_PROBLEM_. Name each character of The Lesson that the review of Ionesco's plays below describes.

_TEXT BLOCK_.
-------

Thursday, December 27, 2012

The Bald Soprano and The Lesson - Eugene Ionesco

One of the masters of absurdist play,  Eugene Ionesco was always a playwright I wanted to read. It was thus important to start with his most celebrated plays. The new translations of his two most important plays , could possibly have been the best way to begin. I'm a great fan of the absurdist plays. Having read this book, I am still a bit hazy about the book. While the Lesson was superb and far too easy to comprehend and appreciate, The Bald Soprano was a bit of cause of concern. May be it demand another read.

The Bald Soprano, apparently the first play written and staged by Eugene Ionesco, has a connection with his learning English. Two English families, the Smiths and the Martins ( who visit the formers at their home) , evidently goes through the 'often irrelevant  conversation.  Joining by the local Fire Chief ( supposedly the lover of Mrs. Smith) joins the conversation of the group with his own stupid tales and the collective recital of some meaningless poems.  The trivial conversation turns into a group chant, post the departure of the fire chief, with the team shouting in unison "Dont say they are there. I hear they are here". The play ends with the Martins taing over the role of Smiths with an evident continuation of the same with a newer set of entrants.

The Lesson is more structured in language and flow. While the end is the beginning ( as in the case of The Bald Soprano), its fairly more straight forward. The timid Old Professor receives a new disciple for tuition. As the 'education' and 'testing of the intelligence' continue, the change of attitude and style of the professor takes gradual change, ending with the murder of the student. To me this is more of an actors play. It's the changes in the character progressively altering from timid to a angry , unhappy man  over a short span of time was brilliant., and the confident youth turning into a meek , quiet student.  The third cast , the maid of the Professor, is a silent witness to the whole thing, although she continue to warn the professor, not to take that path of discussion. As expected, the play ends with the beginning , with professor awaiting his next victim.

-------

_GIVEN MATERIAL_.
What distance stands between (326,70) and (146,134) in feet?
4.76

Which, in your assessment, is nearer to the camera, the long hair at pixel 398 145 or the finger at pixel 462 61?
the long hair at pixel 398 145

-------

_REPLY_.
- The timid Old Professor
- The new student (disciple) he tutors
- The Professor's maid